As President Bush kicked off the holiday season this week, Democrats had little to celebrate after November turned into a month of painful political disasters and embarrassing defeats. Republicans, meanwhile, can claim themselves the party that “delivers on its promises” and happily toast what was a series of bad calls by Democratic leaders on a range of issues. [IMGCAP(1)]
First, the Democrats misunderstood and badly miscalculated the federal judges filibuster issue earlier in the month when they blocked the confirmation of what one called, in a moment of high pique, “Neanderthal” court appointees. In taking up the confirmation issue, both sides wanted to fire up their prospective bases, and according to our latest New Models Poll, they both succeeded.
The problem for the Democrats is that elections are won in the middle, and the poll also showed that independents who said they heard the Democratic judicial filibuster message had a 40 percent favorable-55 percent unfavorable view of Democratic Senate candidates. In contrast, independents who heard the Republican message had an expected neutral reaction of 45 percent favorable-41 percent unfavorable — owing to the fact that the issue, in the public’s mind, was Democratic obstructionism not nominee ideology.
The Democrats’ obstructionist filibuster was a costly exercise of raw political power that clearly didn’t sit well with the all-important independent vote, but it did something else that was even more devastating.
Like the old saying goes, timing is everything. Before the Cloakroom cots were back in storage, Republicans brought the Medicare prescription drug bill out of conference, leaving Democrats with a strategically untenable choice: oppose the popular prescription drug bill and engage in back-to-back filibusters or give the president and Republicans in Congress a historic victory and a big boost with another important voter group — seniors. The Democrats, led by Sens.
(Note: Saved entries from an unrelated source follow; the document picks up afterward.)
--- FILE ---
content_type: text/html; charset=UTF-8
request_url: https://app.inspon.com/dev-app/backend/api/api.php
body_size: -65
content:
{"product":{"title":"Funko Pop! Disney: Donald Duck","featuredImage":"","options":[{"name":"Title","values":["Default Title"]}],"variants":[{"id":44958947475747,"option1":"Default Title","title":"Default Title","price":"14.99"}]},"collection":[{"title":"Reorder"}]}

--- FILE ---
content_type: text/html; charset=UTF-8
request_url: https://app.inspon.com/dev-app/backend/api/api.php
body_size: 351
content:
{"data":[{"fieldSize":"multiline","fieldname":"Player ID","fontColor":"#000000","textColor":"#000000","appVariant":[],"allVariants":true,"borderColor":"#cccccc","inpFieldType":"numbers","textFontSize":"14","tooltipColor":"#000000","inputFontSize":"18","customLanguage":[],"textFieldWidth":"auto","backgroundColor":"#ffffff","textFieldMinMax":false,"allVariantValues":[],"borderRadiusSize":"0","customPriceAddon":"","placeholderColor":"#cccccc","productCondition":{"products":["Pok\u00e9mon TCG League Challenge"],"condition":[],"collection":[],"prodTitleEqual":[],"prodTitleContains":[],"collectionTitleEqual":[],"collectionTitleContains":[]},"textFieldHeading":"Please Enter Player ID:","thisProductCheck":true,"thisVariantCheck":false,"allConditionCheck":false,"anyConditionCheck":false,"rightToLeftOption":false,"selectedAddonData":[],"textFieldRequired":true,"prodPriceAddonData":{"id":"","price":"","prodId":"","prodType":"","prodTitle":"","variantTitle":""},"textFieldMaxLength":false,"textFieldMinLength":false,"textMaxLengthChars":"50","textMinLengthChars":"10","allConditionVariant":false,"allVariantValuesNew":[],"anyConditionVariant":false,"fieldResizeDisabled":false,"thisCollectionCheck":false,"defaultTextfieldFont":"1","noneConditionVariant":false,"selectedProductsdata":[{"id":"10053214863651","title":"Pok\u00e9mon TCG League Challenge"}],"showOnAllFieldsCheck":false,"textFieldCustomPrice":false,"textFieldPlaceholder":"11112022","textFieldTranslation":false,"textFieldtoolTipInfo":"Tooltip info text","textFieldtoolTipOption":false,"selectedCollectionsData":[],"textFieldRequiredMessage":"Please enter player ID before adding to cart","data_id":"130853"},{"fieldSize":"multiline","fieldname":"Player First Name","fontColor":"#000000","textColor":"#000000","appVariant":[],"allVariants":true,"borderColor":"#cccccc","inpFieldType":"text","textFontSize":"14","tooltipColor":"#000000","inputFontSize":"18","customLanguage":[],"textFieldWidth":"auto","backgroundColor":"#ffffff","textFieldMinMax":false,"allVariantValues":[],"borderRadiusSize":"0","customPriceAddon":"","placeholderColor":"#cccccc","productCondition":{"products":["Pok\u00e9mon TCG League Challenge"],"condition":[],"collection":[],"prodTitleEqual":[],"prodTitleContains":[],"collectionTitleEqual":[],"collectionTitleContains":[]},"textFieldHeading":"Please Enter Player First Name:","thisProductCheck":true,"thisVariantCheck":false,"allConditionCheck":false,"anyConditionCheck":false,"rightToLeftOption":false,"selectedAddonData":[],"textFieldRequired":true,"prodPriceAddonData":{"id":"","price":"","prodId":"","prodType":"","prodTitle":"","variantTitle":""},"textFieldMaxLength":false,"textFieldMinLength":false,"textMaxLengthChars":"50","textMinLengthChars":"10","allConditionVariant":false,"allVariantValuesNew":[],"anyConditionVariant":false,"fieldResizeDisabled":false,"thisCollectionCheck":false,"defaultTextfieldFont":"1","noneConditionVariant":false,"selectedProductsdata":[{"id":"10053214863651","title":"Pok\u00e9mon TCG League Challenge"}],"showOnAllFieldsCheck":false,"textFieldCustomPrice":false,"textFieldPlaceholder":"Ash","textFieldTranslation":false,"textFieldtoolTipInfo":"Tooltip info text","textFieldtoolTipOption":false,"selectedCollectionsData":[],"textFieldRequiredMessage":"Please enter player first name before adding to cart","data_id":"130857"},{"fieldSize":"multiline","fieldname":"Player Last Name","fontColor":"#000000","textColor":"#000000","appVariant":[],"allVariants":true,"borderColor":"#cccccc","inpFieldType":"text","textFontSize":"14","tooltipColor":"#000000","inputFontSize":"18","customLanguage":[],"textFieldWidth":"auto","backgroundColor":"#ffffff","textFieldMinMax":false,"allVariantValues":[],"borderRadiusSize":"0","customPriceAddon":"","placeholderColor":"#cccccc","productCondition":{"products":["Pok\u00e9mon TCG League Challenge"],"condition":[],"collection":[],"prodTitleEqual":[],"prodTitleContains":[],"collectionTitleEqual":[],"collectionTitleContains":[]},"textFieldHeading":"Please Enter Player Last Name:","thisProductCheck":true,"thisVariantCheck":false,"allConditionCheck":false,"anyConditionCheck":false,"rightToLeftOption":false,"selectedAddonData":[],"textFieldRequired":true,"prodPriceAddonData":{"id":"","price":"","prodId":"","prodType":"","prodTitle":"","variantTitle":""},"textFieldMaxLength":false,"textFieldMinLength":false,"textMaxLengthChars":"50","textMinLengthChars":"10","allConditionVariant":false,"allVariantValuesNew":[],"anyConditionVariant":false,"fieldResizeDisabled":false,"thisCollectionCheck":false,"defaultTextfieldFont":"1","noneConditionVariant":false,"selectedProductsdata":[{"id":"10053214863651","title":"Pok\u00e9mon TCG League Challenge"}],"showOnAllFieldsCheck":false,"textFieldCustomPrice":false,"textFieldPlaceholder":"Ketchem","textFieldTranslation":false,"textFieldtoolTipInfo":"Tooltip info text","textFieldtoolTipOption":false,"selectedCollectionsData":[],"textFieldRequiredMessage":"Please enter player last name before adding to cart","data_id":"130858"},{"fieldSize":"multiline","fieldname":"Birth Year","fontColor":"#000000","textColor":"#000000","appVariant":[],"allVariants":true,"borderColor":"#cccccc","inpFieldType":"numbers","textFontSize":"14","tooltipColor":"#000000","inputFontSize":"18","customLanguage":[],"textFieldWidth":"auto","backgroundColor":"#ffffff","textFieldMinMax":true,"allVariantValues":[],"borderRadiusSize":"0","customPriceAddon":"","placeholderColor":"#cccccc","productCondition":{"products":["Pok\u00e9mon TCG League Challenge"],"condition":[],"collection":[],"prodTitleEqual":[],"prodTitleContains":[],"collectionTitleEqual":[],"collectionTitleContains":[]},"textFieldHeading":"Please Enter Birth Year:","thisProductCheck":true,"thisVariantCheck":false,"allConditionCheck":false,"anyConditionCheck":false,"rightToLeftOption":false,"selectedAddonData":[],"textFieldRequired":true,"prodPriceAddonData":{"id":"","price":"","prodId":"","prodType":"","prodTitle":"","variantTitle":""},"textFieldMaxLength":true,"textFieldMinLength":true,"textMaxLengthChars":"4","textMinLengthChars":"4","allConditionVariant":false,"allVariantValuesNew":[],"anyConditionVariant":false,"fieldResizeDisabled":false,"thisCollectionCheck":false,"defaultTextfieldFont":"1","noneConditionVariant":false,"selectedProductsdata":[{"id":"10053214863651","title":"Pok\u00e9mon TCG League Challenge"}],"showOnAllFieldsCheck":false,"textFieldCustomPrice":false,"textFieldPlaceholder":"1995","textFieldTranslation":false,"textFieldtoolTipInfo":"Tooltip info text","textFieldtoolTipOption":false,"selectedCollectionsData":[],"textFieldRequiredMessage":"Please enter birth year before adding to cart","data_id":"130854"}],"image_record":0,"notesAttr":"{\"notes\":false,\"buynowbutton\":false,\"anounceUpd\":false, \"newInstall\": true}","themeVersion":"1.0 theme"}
Charles Schumer (N.Y.), Patrick Leahy (Vt.), Edward Kennedy (Mass.), Tom Daschle (S.D.) and House Minority Leader Nancy Pelosi (Calif.), didn’t see it coming.
For months, Republican leaders had been quietly working with the AARP, normally a Democratic ally, to produce a reform package that the powerful seniors’ organization could support. When they did, stunned Democrats were left fuming, particularly the Kennedy caucus. Democrat Congressional leaders were caught flat-footed, and Democrat presidential candidates found themselves out on a limb, too, as Senate Majority Leader Bill Frist (R-Tenn.) and Speaker Dennis Hastert (R-Ill.) sawed away.
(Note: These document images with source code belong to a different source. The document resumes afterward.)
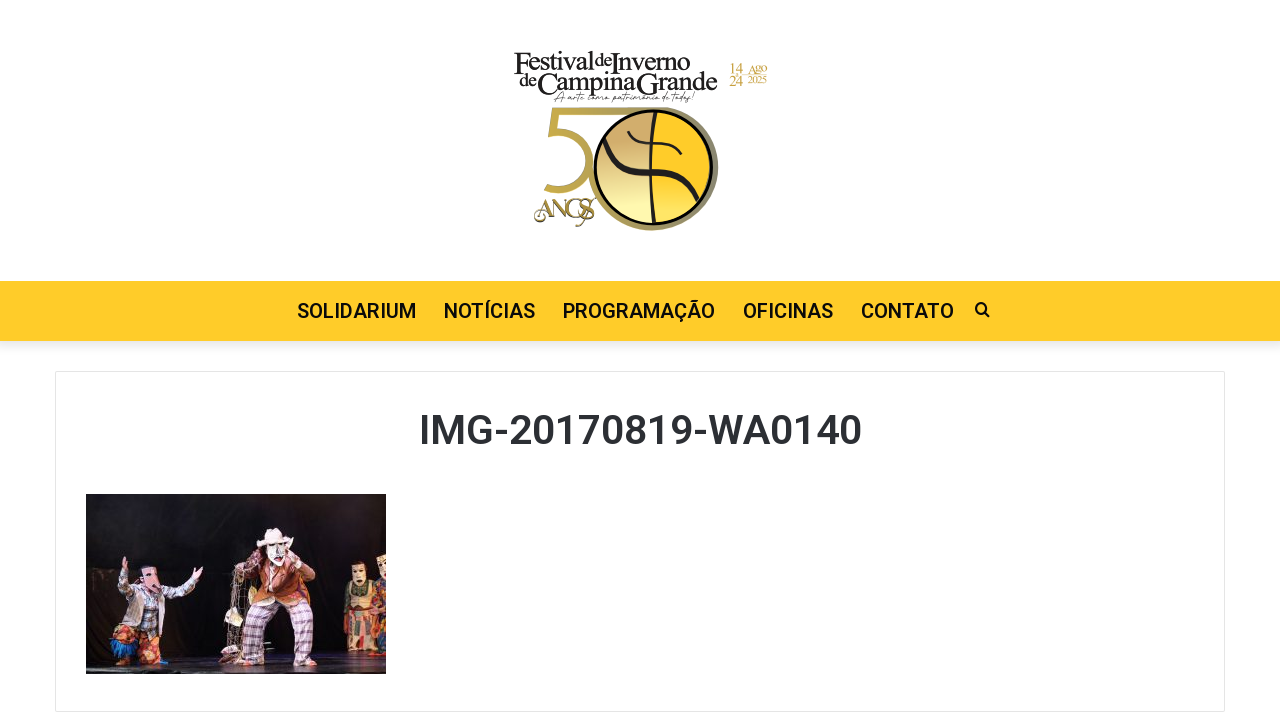

--- FILE ---
content_type: text/css
request_url: https://www.festivalcampina.com.br/wp-content/uploads/master-slider/custom.css?ver=7.4
body_size: -86
content:
/*
===============================================================
 # CUSTOM CSS
 - Please do not edit this file. this file is generated by server-side code
 - Every changes here will be overwritten
===============================================================*/

.ms-parent-id-15 > .master-slider{ background:#25383b; }
.ms-parent-id-14 > .master-slider{ background:#25383b; }
.ms-parent-id-13 > .master-slider{ background:#25383b; }
.ms-parent-id-12 > .master-slider{ background:#25383b; }
.ms-parent-id-11 > .master-slider{ background:#25383b; }
.ms-parent-id-10 > .master-slider{ background:#25383b; }
.ms-parent-id-9 > .master-slider{ background:#25383b; }
.ms-parent-id-8 > .master-slider{ background:#25383b; }
.ms-parent-id-7 > .master-slider{ background:#25383b; }
.ms-parent-id-6 > .master-slider{ background:#25383b; }
.ms-parent-id-5 > .master-slider{ background:#25383b; }
.ms-parent-id-4 > .master-slider{ background:#25383b; }
.ms-parent-id-3 > .master-slider{ background:#25383b; }
.ms-parent-id-2 > .master-slider{ background:#25383b; }
.ms-parent-id-1 > .master-slider{ background:#25383b; }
But the Republicans’ prescription drug victory, won with the help of the AARP, wasn’t the only thorny problem for Democrats last month. The Massachusetts Supreme Court’s decision to legalize gay marriage has set the wheels in motion for a constitutional showdown in either the Supreme Court or Congress or both.
The decision poses a serious political dilemma for Democrats because the gay marriage issue clearly cross-pressures one of their key voter groups. Much like big labor, the gay community is playing an increasingly important role in the Democratic Party by providing both significant financial and volunteer support.
A recent Pew poll showed Democrats deeply divided on this issue, opposing gay marriage by a margin of 52 percent to 39 percent. Even more surprising, only a small plurality of Democrats, 48 percent to 44 percent, support civil unions, the alternative to gay marriage supported by most of the Democrat presidential candidates. Their attempts to tap dance around this issue over the past two weeks is a clear indication of the fine line Democrats must walk when it comes to keeping this key voter group happy.
Finally, Republicans can celebrate the energized economy, which is not only recovering at a pace not seen since 1984, but has also produced more than 300,000 jobs the past four months. If that momentum continues, the Democrats could face their own worst-case election scenario — a Republican recovery creating jobs at full throttle by next fall.
With the Christmas recess just around the corner the only thing under the tree with potential as an election year issue for Democrats is the situation in Iraq, but basing an election victory on an American defeat is simply bad politics. Democrats would be well-advised to use the holiday break as a good time to reassess their political plans and strategy. Obstructionism and over-wrought political rhetoric didn’t work in 2002, and it won’t work in 2004.
When it comes to next year’s elections, a lively solution-based debate, free of personal attacks and invective, on issues that matter to people is what most Americans want for Christmas from their political leaders.
David Winston is president of The Winston Group, a Republican polling firm.